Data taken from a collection
***

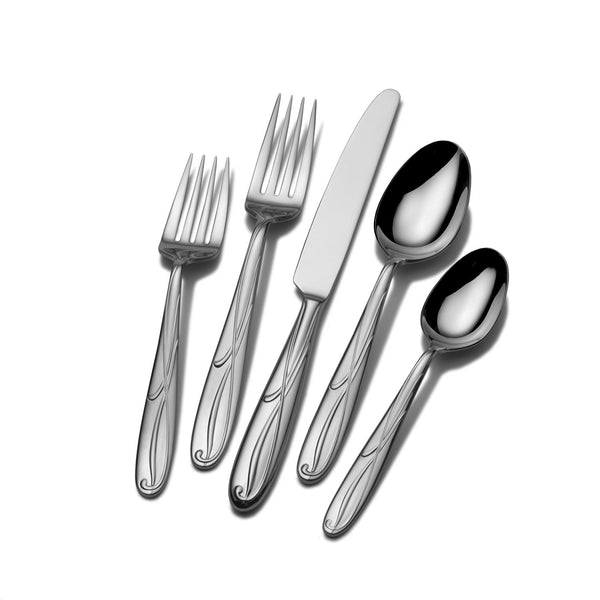 Mikasa 65-Piece Stainless Steel Flatware Set with Serveware
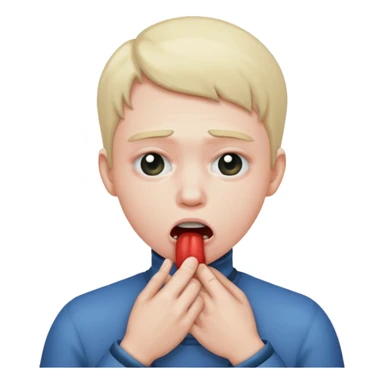 person choking them self sticker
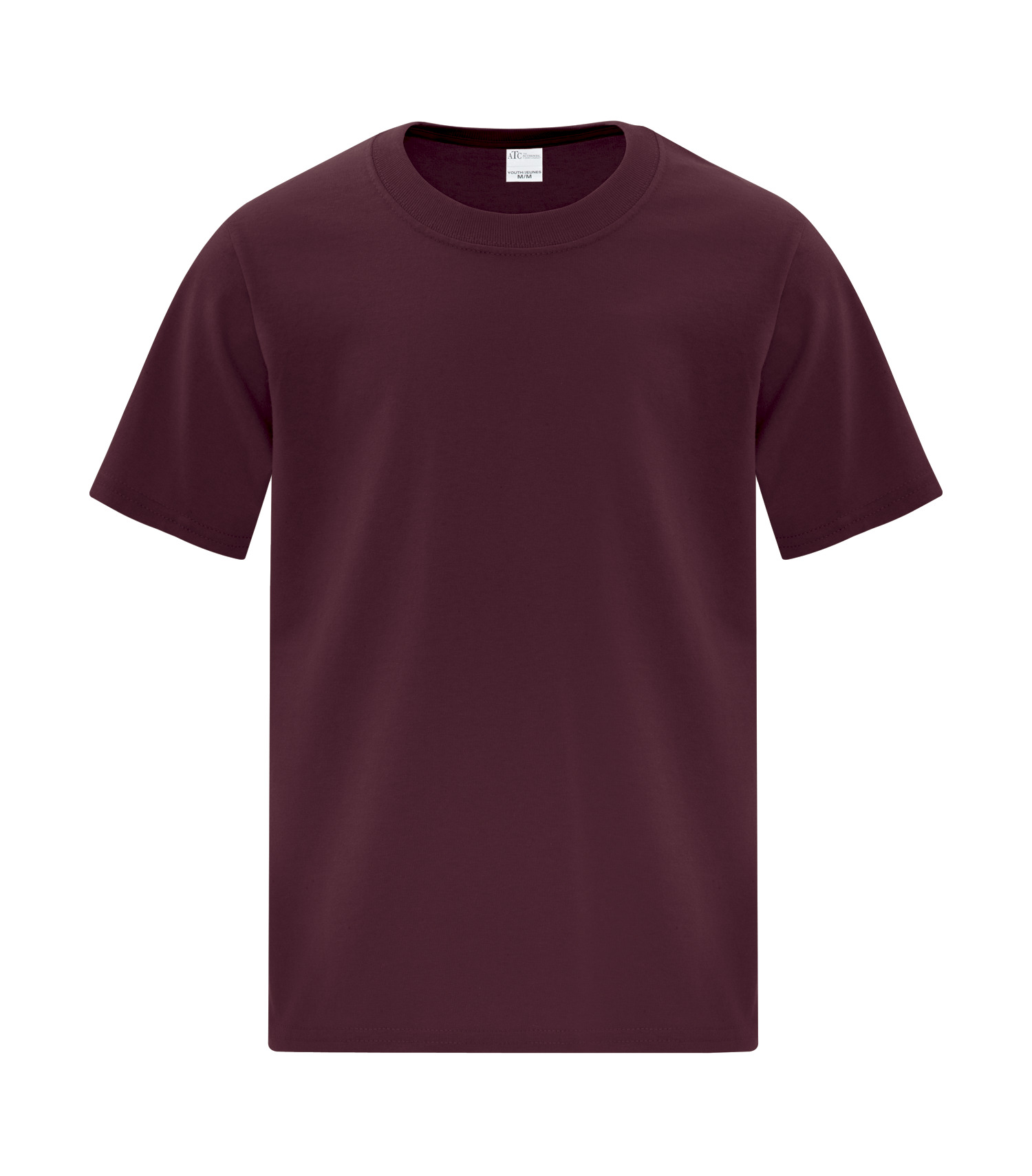 ATCᴹᶜ Everyday Collectionᴹᴰ ATCᴹᶜ T-SHIRT EVERYDAY À COUTURES LATÉRALES POUR JEUNES - ATCS1000Y Maroon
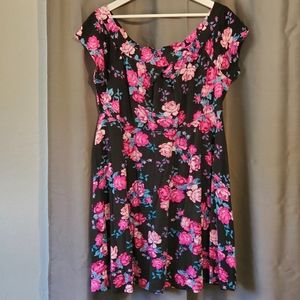 TORRID off the shoulder Skater dress
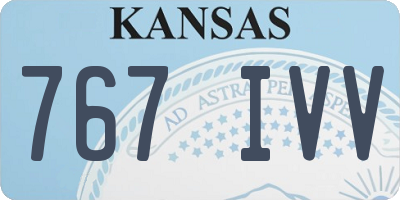 KS license plate 767IVV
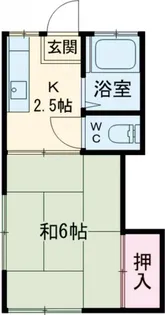 メゾン中田【2階】の間取り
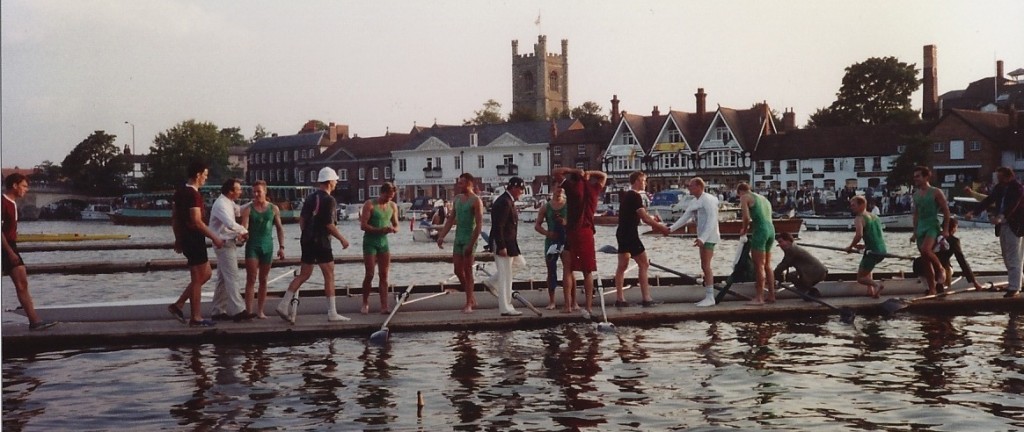 Henley Royal Regatta - After the rerow of the Ladies Plate final. Photo: Ian Volans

***

> Exercise description
Retype every one of the records above word for word, leaving the pictures out of your answer.

> Problem solution
 Mikasa 65-Piece Stainless Steel Flatware Set with Serveware
 person choking them self sticker
 ATCᴹᶜ Everyday Collectionᴹᴰ ATCᴹᶜ T-SHIRT EVERYDAY À COUTURES LATÉRALES POUR JEUNES - ATCS1000Y Maroon
 TORRID off the shoulder Skater dress
 KS license plate 767IVV
 メゾン中田【2階】の間取り
 Henley Royal Regatta - After the rerow of the Ladies Plate final. Photo: Ian Volans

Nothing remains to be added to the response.